もちろん、残業やその時の体調などで変更が必要な時はあります。なので、あくまで基本的な割り振り。できるだけお互いの負担が半々になるように決めました。
今まで家事をしてこなかった僕は、いかに妻が大変だったかも思い知りました。
不倫と闇金を振り返って

僕がしてきたことは妻を酷く傷つけ、酷く裏切る行為でした。それなのに、妻は僕にもう一度チャンスをくれた。この機会を無駄にしたら、僕はさらに下の存在に成り下がってしまうと感じました。
なので、可能な限り妻と向き合い、未来を見られるよう給料や家事、僕らの生活を見直しました。
こんなことで許してもらえるとも思っていませんが、僕にできることはこのくらいしかありません。

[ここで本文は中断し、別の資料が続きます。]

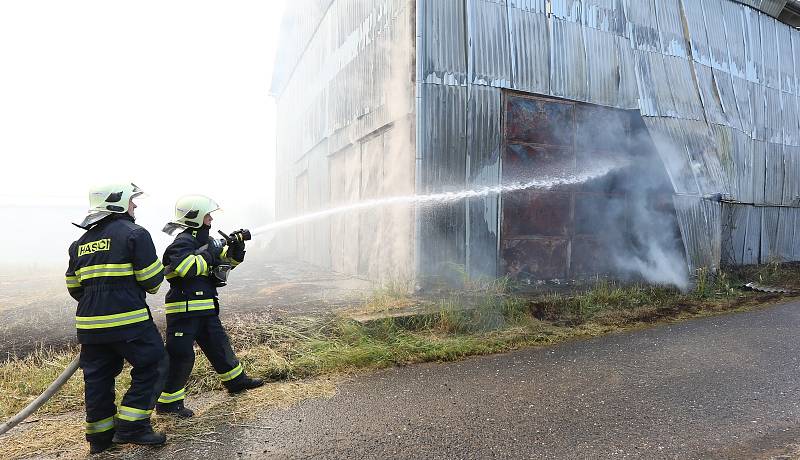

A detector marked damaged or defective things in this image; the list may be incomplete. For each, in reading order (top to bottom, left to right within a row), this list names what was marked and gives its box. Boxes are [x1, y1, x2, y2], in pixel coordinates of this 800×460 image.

rusty metal door [500, 92, 632, 280]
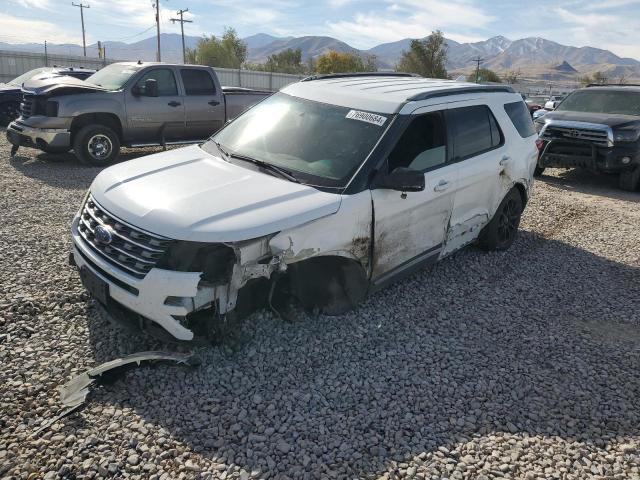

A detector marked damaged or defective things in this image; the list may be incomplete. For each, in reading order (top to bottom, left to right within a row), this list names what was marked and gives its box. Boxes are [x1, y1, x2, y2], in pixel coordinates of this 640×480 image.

damaged front bumper [69, 214, 284, 342]
damaged white suv [71, 74, 540, 342]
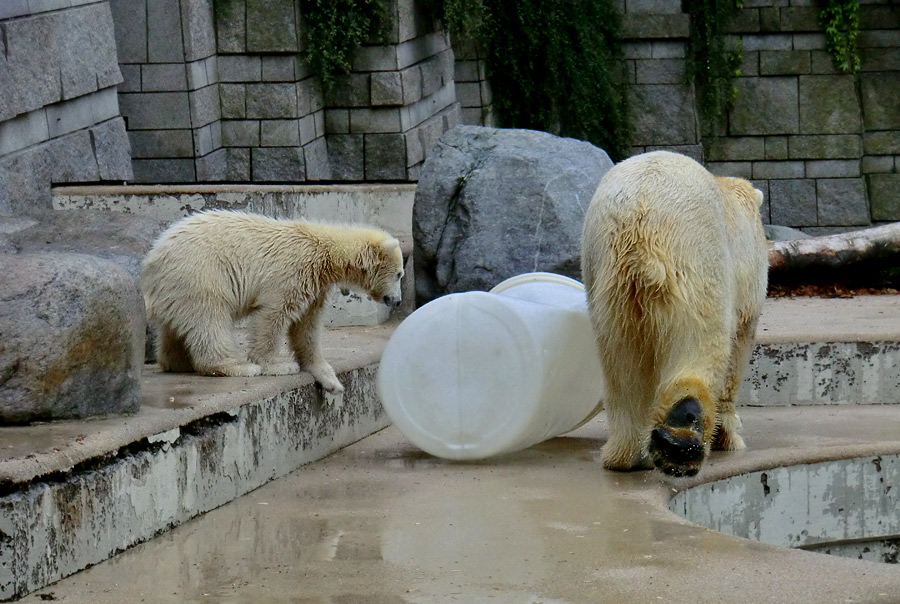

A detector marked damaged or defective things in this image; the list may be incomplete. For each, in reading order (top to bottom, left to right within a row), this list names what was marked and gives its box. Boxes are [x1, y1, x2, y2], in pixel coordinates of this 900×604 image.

peeling grey paint [0, 364, 386, 600]
peeling grey paint [672, 452, 896, 556]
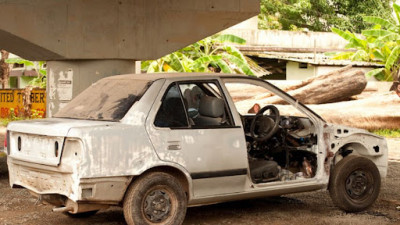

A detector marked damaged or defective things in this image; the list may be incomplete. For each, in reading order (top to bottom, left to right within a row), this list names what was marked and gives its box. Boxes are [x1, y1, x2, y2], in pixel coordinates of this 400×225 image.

abandoned white car [5, 73, 388, 224]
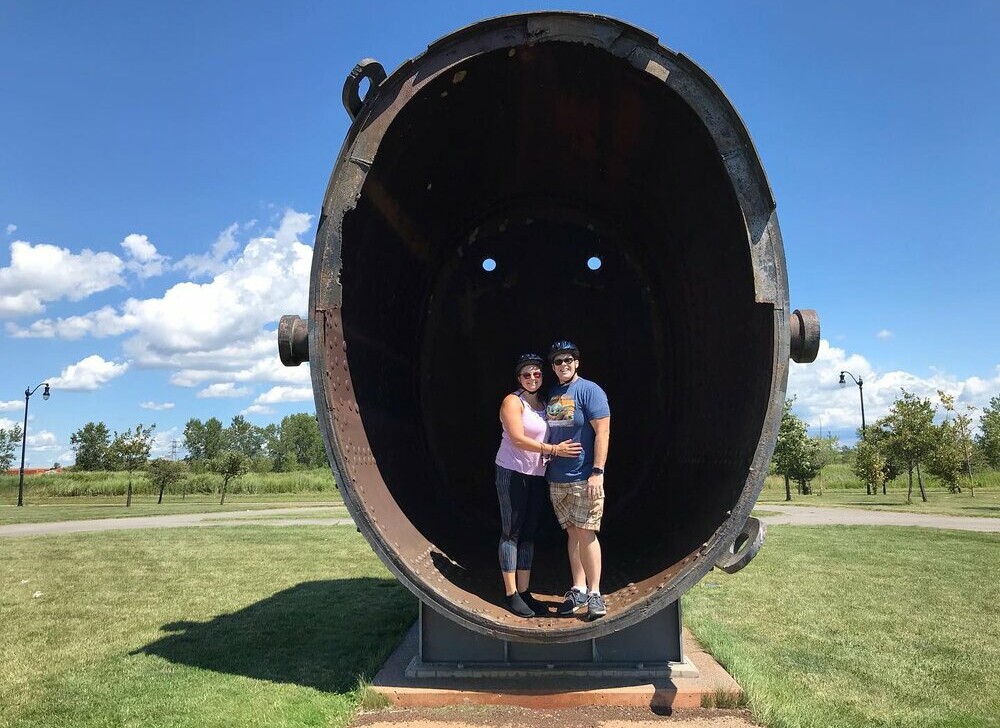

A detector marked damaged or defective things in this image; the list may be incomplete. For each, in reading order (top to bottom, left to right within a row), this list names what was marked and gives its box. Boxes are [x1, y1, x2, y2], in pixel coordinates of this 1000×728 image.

rusty metal vessel [282, 12, 820, 644]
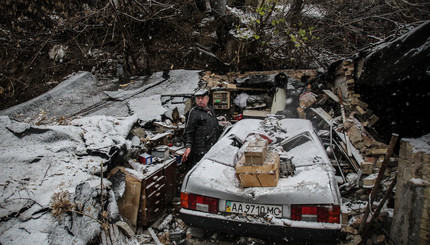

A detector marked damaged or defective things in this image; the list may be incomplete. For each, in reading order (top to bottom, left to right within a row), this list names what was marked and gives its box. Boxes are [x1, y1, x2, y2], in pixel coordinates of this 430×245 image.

broken furniture [109, 158, 176, 229]
damaged white car [180, 116, 340, 242]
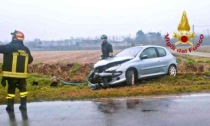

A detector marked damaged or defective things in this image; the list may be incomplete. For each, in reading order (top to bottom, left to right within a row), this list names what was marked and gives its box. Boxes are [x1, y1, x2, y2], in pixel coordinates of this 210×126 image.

damaged silver car [87, 45, 177, 89]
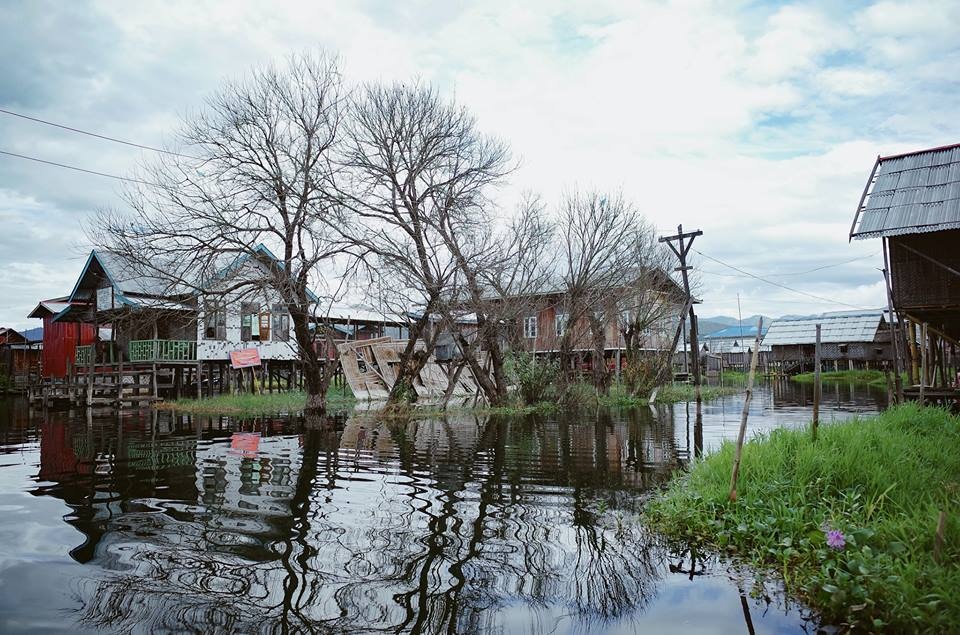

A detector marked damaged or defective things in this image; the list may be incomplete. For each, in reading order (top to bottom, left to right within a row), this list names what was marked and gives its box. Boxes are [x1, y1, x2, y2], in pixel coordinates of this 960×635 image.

rusty metal roof [852, 144, 960, 241]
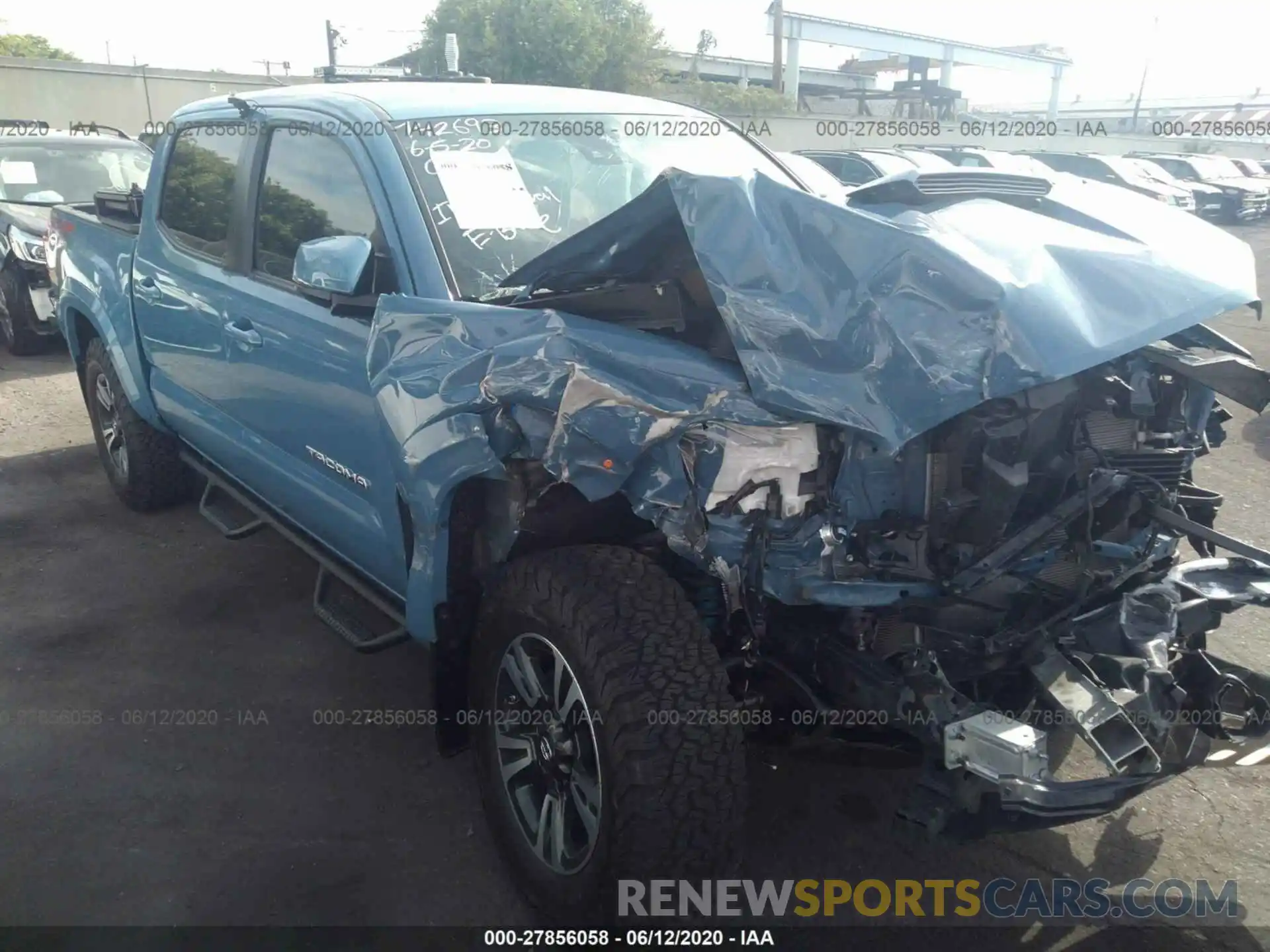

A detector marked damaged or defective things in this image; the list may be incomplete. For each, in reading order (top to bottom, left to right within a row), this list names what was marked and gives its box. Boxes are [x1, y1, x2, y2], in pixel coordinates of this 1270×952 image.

torn blue sheet metal [365, 170, 1259, 642]
damaged front end of truck [370, 167, 1270, 838]
crumpled hood [500, 170, 1254, 452]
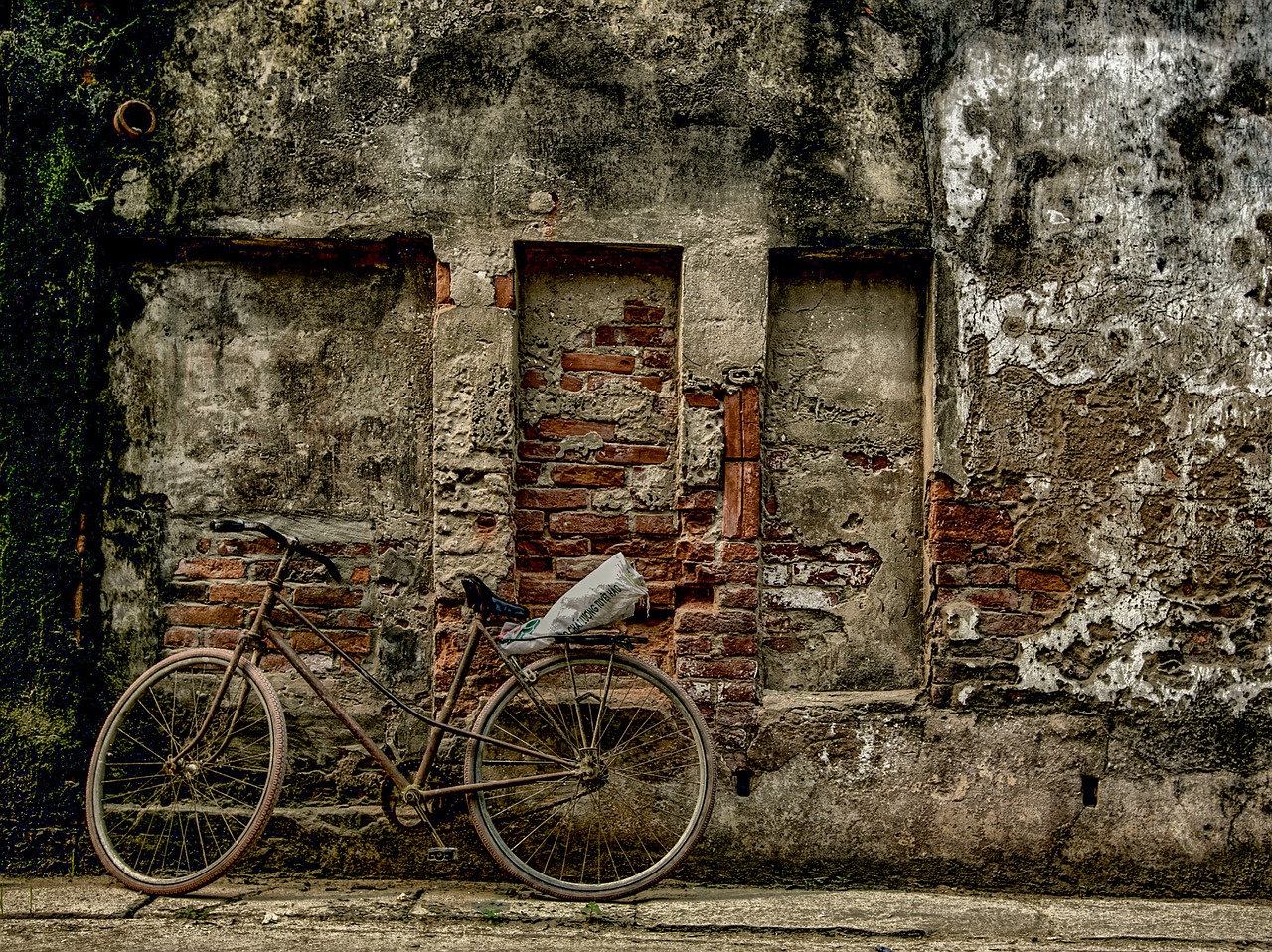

もう、妻を悲しませないように。今までのことは反省し、前を向き、正直に生きて行こうと思います。
最後に

不倫のために闇金にまで手を出したユウタさんですが、彼は今、奥さまとの暮らしを見つめ、前を向きに生活を立て直している。
闇金の取り立ては、時に仕事や家庭にも影響を与える。それは彼も同じだった。
当時は気が付かないほどストレスを感じていたようで、闇金の返済に頭を抱えていた頃、現在より7キロも体重が減少していたのだとか。
人は精神的に追い込まれると、余裕がなくなり、周囲にも目が向けられなくなる。闇金の手口はいつの時代もメンタルに悪影響を及ぼす。彼もまた、餌食になったひとりだ。
しかし、闇金の取り立ては専門家に相談することですぐになくなることも。所謂「司入れ(司法書士に相談すること)」をするだけで、取り立てもなくなれば、返済の必要もなくなる。
頭ごなしに怒鳴り散らかす闇金の言いなりになる必要はない。ぜひ、彼のように然るべきところに相談し、被害を最小限に抑えてほしいものだ。